I work at a large international organization translating speeches from French, Spanish, and Russian. When a rumor began spreading in my office that our jobs were to be "supplemented" by computer translation software, we mostly laughed it off.
Anybody who's played around with translation software knows how bad the technology can be. Everyone in my office knows the hoary classic in which "The spirit is willing, but the flesh is weak," translated into Russian and back, comes out "The vodka is good, but the steak is lousy." We all knew, or thought we knew, that computer translation—also known as machine translation, or MT—could never replace a human translator, with his vast cultural and linguistic experience, his ear for nuance, and his superior multilingual education. We all slept very well in the certainty of our indispensability.
Still, machine translation has been in development for almost 60 years, since it was conceived as an offshoot of the cryptographic technology developed during World War II. Grandiose prophecies of its perfectibility have been made ever since. Had MT evolved while I hadn't been paying attention? Had it really improved to the extent that it could be a viable alternative to the human touch? In my off hours, I did a little research.
The first thing I found out, to my alarm, is that the machine translation industry is now pulling in something like $8 billion a year globally, and growing fast. For clients in national intelligence, MT research now represents a potential magical fix for the shortfall of Arabic translators. One developer, Language Weaver, has clients in the Department of Defense and law enforcement who pay anywhere from $20,000 to $100,000 for its software. If our leaders, in their infinite wisdom, have tapped translation software to defend our country, maybe my job wasn't quite as secure as I'd thought.
To put my mind at ease, I tried a simple experiment. I found a useful sample of text available in multiple languages: the Vatican's online biography of Pope Benedict XVI. I took one simple sentence—"His youthful years were not easy"—from each of the five foreign-language versions available on the Vatican Web site and ran it through eight translation programs, ranging from basic free software to expensive professional versions.
That might seem pretty straightforward, yet even this simple sentence caused insuperable problems for most of the programs tested. A lot of the free translation software, such as Babel Fish and World Lingo, was not able to recognize the Italian word for "youth," instead returning something along the lines of "The time of its giovinezza has not been easy." Systran, a so-called professional program, had the same problem. Perhaps the funniest was InterTran's contribution: "Not she was soft does the stop at time of the her youth." If they could do that to the pope, what would they do to Proust? And how could they ever hope to take on Osama?
The one that stood out from the pack was Language Weaver. Not only did it recognize the subject as a human being—"The period of his youth was not easy"—but it translated the rest of the paragraph with only one minor error. Intrigued, I began to put the software through its paces. A headline from El Pais: "A wave of attacks left more than 100 dead in several cities in Iraq." So far, so good. A speech from the United Nations: "The problem is to maintain the level of international attention and ensure the implementation of the commitments." Perfect. The first line of Don Quixote: "In a place of the Channel, whose name do not want to remember, has not much Time living a Hidalgo the spearheaded in shipyard, adarga Antigua, Rocín weak and galgo corridor." Clearly, in the world of machine translation, everything has its limits.

EXERCISE DATA:
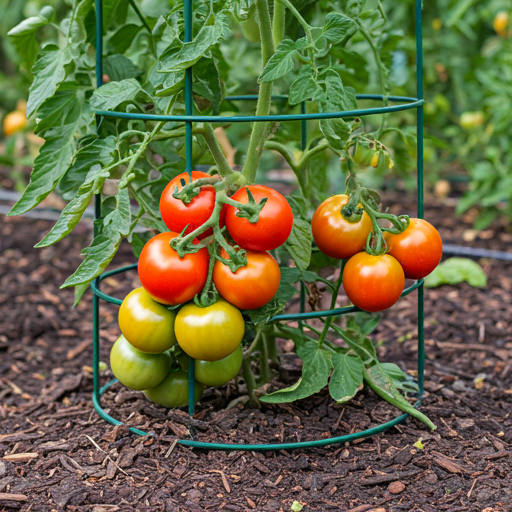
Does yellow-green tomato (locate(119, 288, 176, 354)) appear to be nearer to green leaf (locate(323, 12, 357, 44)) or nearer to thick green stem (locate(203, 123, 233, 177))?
thick green stem (locate(203, 123, 233, 177))

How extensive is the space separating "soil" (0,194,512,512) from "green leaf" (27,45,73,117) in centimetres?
90

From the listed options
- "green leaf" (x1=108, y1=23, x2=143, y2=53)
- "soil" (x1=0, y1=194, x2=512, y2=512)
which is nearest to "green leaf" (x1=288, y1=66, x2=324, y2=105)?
"green leaf" (x1=108, y1=23, x2=143, y2=53)

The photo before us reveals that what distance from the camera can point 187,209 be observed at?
5.09 feet

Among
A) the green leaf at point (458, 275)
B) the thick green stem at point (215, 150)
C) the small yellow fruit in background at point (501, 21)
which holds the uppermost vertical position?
the thick green stem at point (215, 150)

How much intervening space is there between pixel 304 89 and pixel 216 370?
2.45 ft

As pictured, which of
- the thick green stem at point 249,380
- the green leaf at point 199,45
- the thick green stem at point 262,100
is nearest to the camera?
the green leaf at point 199,45

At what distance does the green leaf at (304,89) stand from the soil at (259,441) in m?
0.88

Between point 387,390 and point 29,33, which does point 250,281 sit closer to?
point 387,390

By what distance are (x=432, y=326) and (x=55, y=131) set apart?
1.77m

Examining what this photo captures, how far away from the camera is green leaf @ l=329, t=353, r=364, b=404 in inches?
66.8

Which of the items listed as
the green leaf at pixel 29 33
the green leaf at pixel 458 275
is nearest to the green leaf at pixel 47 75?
the green leaf at pixel 29 33

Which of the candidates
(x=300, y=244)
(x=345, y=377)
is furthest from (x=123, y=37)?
(x=345, y=377)

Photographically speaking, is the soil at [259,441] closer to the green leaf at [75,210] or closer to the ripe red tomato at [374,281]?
the ripe red tomato at [374,281]

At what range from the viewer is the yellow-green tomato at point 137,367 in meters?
1.75
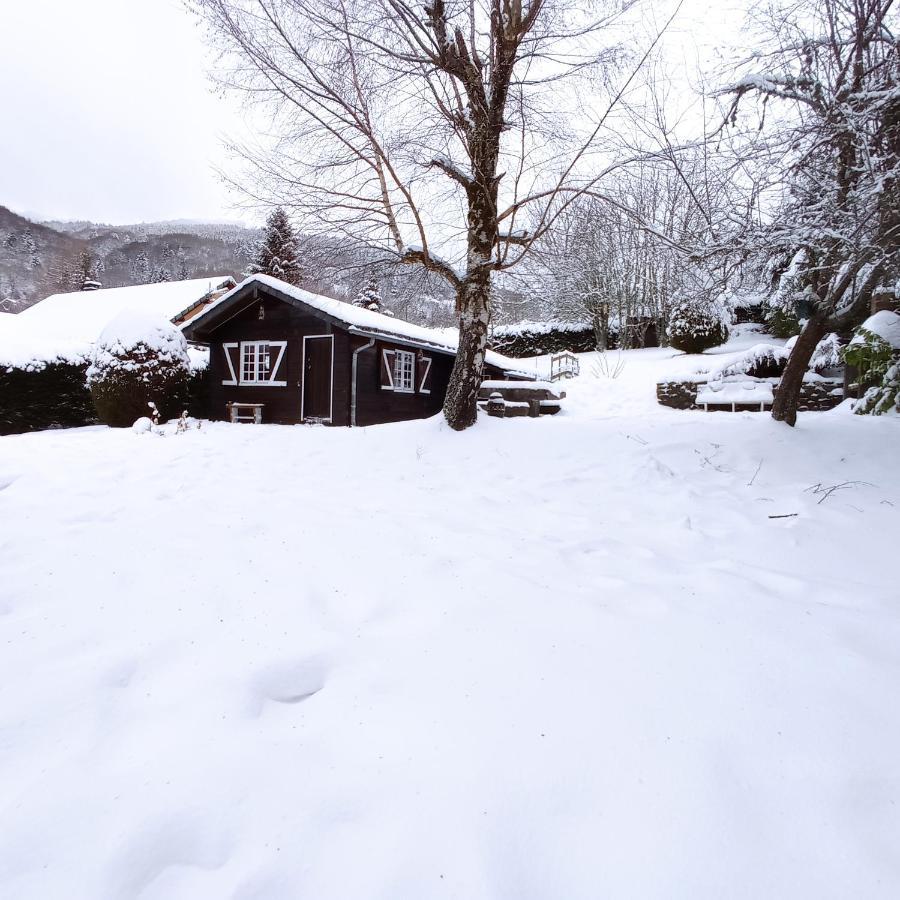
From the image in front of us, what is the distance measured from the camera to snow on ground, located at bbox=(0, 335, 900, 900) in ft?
3.91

EXERCISES:
#1 According to the machine translation article, how much does the machine translation industry take in globally each year?
#2 Quote the passage of the machine translation article starting at "That might seem" and ending at "take on Osama?".
The lines have no connection to the machine translation article.

ANSWERS TO THE EXERCISE:
#1 Something like $8 billion a year.

#2
That might seem pretty straightforward, yet even this simple sentence caused insuperable problems for most of the programs tested. A lot of the free translation software, such as Babel Fish and World Lingo, was not able to recognize the Italian word for "youth," instead returning something along the lines of "The time of its giovinezza has not been easy." Systran, a so-called professional program, had the same problem. Perhaps the funniest was InterTran's contribution: "Not she was soft does the stop at time of the her youth." If they could do that to the pope, what would they do to Proust? And how could they ever hope to take on Osama?